> [Record extracts]:
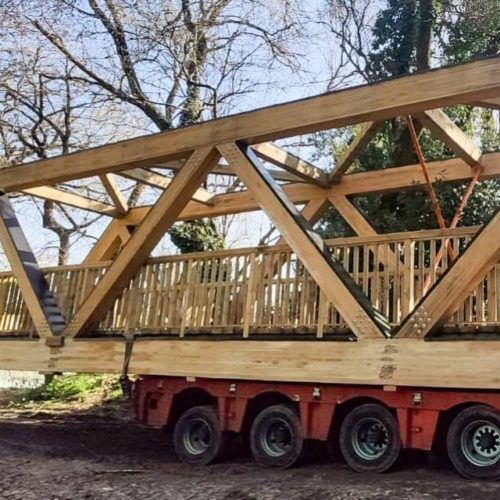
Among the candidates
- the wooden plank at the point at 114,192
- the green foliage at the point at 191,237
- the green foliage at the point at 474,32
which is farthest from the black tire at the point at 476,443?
the green foliage at the point at 474,32

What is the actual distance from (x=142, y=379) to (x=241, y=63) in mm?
15221

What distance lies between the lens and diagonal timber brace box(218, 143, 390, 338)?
6520mm

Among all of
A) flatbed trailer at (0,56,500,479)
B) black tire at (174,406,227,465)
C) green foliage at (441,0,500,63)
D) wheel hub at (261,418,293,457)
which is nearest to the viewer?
flatbed trailer at (0,56,500,479)

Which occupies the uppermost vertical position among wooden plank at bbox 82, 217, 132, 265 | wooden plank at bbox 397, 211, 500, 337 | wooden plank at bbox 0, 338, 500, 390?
wooden plank at bbox 82, 217, 132, 265

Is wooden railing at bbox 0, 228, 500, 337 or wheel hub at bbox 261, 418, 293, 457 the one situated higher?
wooden railing at bbox 0, 228, 500, 337

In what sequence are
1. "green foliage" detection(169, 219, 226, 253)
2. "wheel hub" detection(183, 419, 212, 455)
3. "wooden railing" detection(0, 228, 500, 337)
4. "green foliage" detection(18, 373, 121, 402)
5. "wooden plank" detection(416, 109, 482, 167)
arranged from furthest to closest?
"green foliage" detection(18, 373, 121, 402) → "green foliage" detection(169, 219, 226, 253) → "wooden plank" detection(416, 109, 482, 167) → "wheel hub" detection(183, 419, 212, 455) → "wooden railing" detection(0, 228, 500, 337)

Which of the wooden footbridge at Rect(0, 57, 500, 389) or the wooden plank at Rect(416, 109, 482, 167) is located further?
the wooden plank at Rect(416, 109, 482, 167)

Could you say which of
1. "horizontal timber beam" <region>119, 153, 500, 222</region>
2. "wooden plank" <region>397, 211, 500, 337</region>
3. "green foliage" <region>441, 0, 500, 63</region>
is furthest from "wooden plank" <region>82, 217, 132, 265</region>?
"green foliage" <region>441, 0, 500, 63</region>

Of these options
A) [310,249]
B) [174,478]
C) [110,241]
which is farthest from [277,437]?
[110,241]

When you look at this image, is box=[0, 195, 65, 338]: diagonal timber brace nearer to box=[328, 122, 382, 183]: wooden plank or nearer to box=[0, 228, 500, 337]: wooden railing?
box=[0, 228, 500, 337]: wooden railing

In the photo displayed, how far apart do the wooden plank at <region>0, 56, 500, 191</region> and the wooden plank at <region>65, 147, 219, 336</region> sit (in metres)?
0.29

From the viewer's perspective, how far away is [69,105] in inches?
838

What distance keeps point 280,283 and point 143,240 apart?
74.2 inches

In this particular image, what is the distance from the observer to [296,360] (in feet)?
23.0
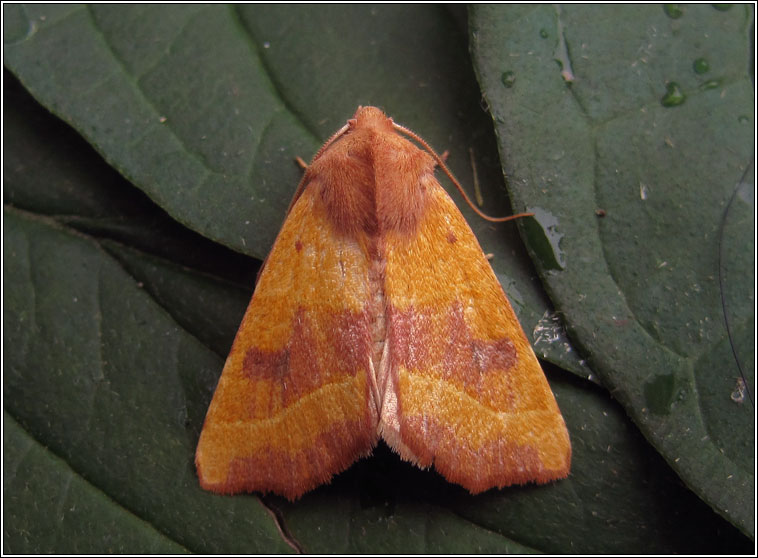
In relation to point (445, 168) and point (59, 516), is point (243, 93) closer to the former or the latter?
point (445, 168)

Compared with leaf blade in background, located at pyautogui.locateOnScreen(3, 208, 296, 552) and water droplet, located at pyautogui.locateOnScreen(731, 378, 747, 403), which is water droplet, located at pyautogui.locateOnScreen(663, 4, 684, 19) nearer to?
water droplet, located at pyautogui.locateOnScreen(731, 378, 747, 403)

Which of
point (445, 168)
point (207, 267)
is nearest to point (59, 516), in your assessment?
point (207, 267)

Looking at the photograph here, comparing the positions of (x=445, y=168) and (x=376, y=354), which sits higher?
(x=445, y=168)

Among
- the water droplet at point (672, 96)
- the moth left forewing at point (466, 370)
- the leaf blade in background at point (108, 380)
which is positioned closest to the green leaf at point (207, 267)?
the leaf blade in background at point (108, 380)

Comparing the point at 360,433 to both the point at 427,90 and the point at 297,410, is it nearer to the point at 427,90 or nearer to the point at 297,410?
the point at 297,410

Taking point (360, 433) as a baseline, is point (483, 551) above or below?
below

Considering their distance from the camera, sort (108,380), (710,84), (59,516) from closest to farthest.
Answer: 1. (710,84)
2. (59,516)
3. (108,380)

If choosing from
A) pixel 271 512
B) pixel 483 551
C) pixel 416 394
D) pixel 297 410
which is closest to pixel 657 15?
pixel 416 394
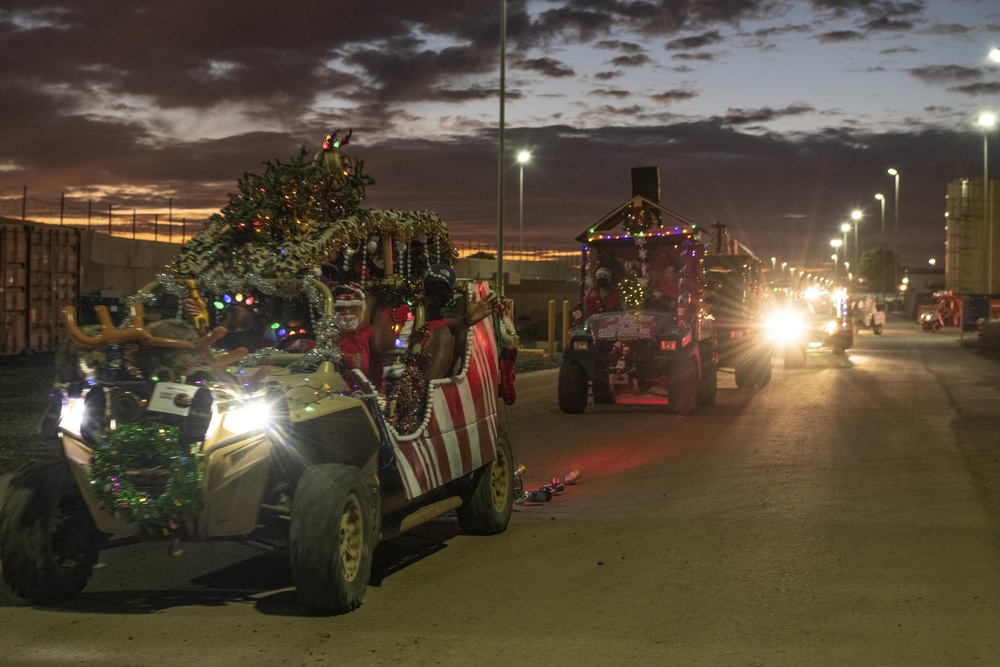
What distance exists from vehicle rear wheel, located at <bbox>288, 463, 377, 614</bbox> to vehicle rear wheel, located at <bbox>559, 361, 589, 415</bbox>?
11.8 m

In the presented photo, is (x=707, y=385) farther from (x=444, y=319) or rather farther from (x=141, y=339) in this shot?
(x=141, y=339)

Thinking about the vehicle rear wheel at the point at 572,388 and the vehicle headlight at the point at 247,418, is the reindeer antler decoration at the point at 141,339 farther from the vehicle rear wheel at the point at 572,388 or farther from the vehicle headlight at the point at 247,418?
the vehicle rear wheel at the point at 572,388

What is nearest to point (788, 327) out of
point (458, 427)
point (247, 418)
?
point (458, 427)

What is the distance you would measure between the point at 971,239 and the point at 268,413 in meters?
67.2

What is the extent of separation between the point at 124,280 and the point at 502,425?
92.9ft

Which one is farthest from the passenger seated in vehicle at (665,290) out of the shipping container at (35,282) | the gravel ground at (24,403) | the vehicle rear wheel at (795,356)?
the shipping container at (35,282)

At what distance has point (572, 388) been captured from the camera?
18.5 metres

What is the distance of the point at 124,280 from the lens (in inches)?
1396

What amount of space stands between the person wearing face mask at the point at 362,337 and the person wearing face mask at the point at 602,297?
10981mm

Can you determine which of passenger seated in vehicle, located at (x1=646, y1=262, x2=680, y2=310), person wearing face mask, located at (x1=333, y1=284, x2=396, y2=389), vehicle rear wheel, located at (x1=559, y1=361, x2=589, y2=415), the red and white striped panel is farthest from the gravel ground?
passenger seated in vehicle, located at (x1=646, y1=262, x2=680, y2=310)

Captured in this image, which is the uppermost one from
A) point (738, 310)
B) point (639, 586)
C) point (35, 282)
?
point (35, 282)

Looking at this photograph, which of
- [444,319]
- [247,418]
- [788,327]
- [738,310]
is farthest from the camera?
[788,327]

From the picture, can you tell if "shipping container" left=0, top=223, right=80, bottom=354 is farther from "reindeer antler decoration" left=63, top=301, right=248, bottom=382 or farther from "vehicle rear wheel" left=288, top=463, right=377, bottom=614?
"vehicle rear wheel" left=288, top=463, right=377, bottom=614

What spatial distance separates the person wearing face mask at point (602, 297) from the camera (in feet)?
63.3
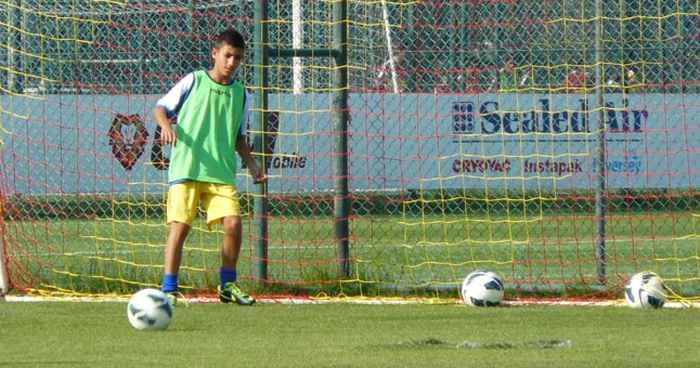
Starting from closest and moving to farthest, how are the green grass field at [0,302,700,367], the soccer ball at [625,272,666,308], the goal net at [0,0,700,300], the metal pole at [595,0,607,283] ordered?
the green grass field at [0,302,700,367], the soccer ball at [625,272,666,308], the metal pole at [595,0,607,283], the goal net at [0,0,700,300]

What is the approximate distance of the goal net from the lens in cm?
A: 1082

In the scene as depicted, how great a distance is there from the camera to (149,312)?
8.09 m

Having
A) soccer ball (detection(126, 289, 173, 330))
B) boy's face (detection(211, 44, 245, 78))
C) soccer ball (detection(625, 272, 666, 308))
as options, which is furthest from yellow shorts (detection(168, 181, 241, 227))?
soccer ball (detection(625, 272, 666, 308))

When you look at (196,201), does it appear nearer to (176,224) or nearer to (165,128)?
(176,224)

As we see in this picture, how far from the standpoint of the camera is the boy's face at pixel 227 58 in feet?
30.4

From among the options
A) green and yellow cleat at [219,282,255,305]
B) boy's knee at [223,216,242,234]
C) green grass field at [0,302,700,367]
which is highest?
boy's knee at [223,216,242,234]

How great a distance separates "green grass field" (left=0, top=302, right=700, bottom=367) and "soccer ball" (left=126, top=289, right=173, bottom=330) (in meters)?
0.08

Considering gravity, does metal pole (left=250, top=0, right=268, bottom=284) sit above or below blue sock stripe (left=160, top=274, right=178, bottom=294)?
above

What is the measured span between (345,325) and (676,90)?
6.21m

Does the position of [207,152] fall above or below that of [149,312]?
above

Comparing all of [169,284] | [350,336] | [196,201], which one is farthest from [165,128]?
[350,336]

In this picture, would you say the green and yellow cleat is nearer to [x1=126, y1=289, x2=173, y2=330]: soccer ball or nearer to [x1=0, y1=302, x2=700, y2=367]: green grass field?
[x1=0, y1=302, x2=700, y2=367]: green grass field

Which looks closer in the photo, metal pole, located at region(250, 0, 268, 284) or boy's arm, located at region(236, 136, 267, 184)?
boy's arm, located at region(236, 136, 267, 184)

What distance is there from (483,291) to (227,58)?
2219mm
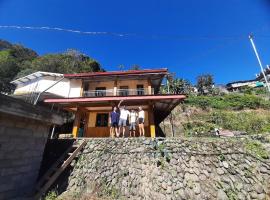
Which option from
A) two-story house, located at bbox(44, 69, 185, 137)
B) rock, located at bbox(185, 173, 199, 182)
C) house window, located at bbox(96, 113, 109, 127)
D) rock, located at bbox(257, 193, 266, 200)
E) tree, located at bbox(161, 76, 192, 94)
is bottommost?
rock, located at bbox(257, 193, 266, 200)

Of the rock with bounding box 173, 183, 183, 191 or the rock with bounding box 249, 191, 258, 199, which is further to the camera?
the rock with bounding box 173, 183, 183, 191

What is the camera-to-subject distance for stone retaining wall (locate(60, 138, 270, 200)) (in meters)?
6.19

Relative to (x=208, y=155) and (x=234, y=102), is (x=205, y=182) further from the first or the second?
(x=234, y=102)

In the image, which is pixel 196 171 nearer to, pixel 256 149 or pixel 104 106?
pixel 256 149

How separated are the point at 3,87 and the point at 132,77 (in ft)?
84.9

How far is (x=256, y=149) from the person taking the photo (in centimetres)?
770

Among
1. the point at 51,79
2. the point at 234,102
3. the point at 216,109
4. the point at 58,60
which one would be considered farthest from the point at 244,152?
the point at 58,60

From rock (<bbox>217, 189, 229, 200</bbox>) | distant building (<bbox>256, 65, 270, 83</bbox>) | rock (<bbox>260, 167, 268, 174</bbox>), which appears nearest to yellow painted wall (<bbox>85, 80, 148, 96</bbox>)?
rock (<bbox>260, 167, 268, 174</bbox>)

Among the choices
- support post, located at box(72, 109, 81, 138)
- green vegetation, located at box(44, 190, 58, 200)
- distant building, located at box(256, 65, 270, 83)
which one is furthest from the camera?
distant building, located at box(256, 65, 270, 83)

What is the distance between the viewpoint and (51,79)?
1772cm

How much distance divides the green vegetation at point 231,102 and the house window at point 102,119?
69.2 feet

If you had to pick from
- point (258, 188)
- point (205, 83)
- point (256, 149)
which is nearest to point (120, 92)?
point (256, 149)

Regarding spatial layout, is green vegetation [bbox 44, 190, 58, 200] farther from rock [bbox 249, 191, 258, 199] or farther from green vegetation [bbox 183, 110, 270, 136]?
green vegetation [bbox 183, 110, 270, 136]

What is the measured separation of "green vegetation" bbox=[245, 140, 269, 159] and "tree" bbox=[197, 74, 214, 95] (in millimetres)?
32541
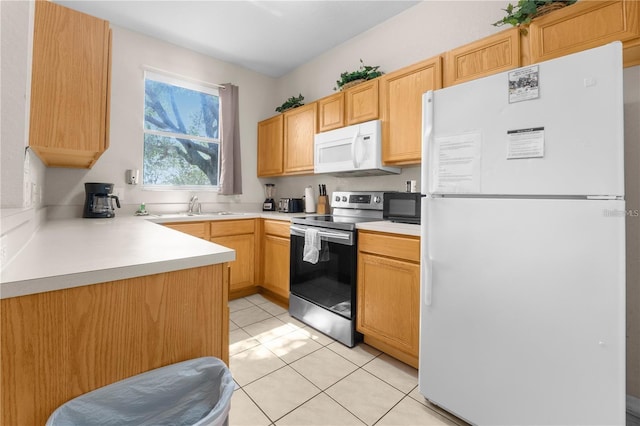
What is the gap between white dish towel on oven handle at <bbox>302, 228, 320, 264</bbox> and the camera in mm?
2287

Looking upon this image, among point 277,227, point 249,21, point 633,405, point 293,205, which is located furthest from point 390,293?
point 249,21

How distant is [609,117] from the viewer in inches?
39.4

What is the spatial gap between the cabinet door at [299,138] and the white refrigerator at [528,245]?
1668mm

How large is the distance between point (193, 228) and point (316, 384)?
1.74m

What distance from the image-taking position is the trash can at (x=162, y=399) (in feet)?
2.14

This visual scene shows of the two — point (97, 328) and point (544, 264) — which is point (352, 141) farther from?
point (97, 328)

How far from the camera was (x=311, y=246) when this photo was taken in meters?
2.32

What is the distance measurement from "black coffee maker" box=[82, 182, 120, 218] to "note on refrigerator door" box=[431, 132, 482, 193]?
105 inches

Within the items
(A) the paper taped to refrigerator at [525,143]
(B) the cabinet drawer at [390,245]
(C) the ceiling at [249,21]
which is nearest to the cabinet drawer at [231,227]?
(B) the cabinet drawer at [390,245]

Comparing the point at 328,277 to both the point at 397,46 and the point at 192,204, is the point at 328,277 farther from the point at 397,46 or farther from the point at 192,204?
the point at 397,46

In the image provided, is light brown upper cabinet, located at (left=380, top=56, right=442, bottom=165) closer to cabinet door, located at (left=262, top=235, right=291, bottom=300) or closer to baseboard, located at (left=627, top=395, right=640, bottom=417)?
cabinet door, located at (left=262, top=235, right=291, bottom=300)

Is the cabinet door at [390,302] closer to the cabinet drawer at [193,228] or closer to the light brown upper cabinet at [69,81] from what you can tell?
the cabinet drawer at [193,228]

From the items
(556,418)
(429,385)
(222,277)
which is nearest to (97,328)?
(222,277)

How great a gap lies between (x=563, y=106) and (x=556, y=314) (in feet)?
2.66
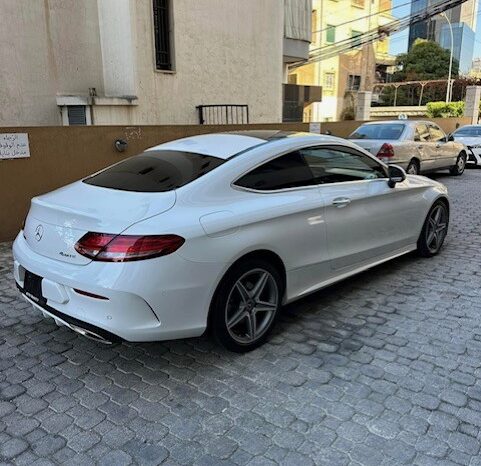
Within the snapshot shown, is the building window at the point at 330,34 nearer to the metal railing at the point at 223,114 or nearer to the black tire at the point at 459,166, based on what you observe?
the black tire at the point at 459,166

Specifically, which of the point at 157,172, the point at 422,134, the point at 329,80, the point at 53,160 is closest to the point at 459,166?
the point at 422,134

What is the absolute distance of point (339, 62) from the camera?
37594 millimetres

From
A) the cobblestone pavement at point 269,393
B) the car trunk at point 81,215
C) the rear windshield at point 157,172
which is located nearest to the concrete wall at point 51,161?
the cobblestone pavement at point 269,393

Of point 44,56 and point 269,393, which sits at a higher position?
point 44,56

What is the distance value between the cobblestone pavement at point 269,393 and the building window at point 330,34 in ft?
118

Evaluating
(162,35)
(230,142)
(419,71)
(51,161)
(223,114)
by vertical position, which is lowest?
(51,161)

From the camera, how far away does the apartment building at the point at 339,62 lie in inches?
1411

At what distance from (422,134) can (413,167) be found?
100 centimetres

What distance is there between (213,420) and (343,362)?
107 cm

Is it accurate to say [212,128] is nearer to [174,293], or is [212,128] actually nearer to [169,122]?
[169,122]

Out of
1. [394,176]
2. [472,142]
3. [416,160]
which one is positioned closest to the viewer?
[394,176]

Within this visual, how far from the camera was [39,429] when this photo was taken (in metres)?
2.67

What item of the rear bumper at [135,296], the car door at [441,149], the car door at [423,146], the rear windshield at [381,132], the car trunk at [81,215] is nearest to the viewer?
the rear bumper at [135,296]

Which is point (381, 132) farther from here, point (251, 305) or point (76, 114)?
point (251, 305)
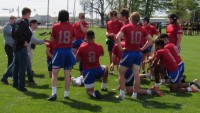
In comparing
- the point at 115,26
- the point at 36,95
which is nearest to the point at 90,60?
the point at 36,95

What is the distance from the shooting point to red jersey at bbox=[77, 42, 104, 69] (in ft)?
28.0

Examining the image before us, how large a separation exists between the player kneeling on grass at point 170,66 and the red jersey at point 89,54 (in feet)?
5.29

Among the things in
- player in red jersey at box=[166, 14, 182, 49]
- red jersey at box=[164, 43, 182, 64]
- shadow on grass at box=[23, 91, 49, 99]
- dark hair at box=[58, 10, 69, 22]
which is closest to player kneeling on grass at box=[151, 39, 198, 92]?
red jersey at box=[164, 43, 182, 64]

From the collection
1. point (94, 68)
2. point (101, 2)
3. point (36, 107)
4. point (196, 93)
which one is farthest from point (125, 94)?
point (101, 2)

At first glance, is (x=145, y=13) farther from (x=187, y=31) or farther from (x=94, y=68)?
(x=94, y=68)

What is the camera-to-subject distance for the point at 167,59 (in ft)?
30.3

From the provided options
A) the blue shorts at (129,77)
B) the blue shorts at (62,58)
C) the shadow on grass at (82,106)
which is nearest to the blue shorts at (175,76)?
the blue shorts at (129,77)

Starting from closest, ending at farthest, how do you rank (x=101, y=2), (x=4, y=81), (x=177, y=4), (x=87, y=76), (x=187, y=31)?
(x=87, y=76)
(x=4, y=81)
(x=187, y=31)
(x=177, y=4)
(x=101, y=2)

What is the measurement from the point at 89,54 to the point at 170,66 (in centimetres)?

> [The request]: Copy out every line from the one containing "Among the things in" to the end of the material, both ends included.

> [Final answer]:
Among the things in
- player in red jersey at box=[166, 14, 182, 49]
- red jersey at box=[164, 43, 182, 64]
- shadow on grass at box=[23, 91, 49, 99]
- dark hair at box=[58, 10, 69, 22]
which is closest to player kneeling on grass at box=[151, 39, 198, 92]?
red jersey at box=[164, 43, 182, 64]

From the collection
1. point (94, 68)
2. point (101, 2)
3. point (36, 107)
4. point (196, 93)
which one is farthest from point (125, 94)?
point (101, 2)

At first glance, is (x=145, y=13) farther from (x=187, y=31) or farther from (x=94, y=68)?
(x=94, y=68)

What is the camera-to-subject distance for the point at 167,59 (in ft)?
30.3

From the provided options
A) the blue shorts at (129,77)
B) the blue shorts at (62,58)
C) the shadow on grass at (82,106)
which is nearest to the blue shorts at (175,76)?
the blue shorts at (129,77)

Starting from closest, ending at farthest, how do you rank (x=101, y=2), (x=4, y=81), (x=177, y=4), (x=87, y=76), (x=187, y=31)?
(x=87, y=76)
(x=4, y=81)
(x=187, y=31)
(x=177, y=4)
(x=101, y=2)

What is the measurement from the point at 89,54 to the point at 170,66 (in centimetres)?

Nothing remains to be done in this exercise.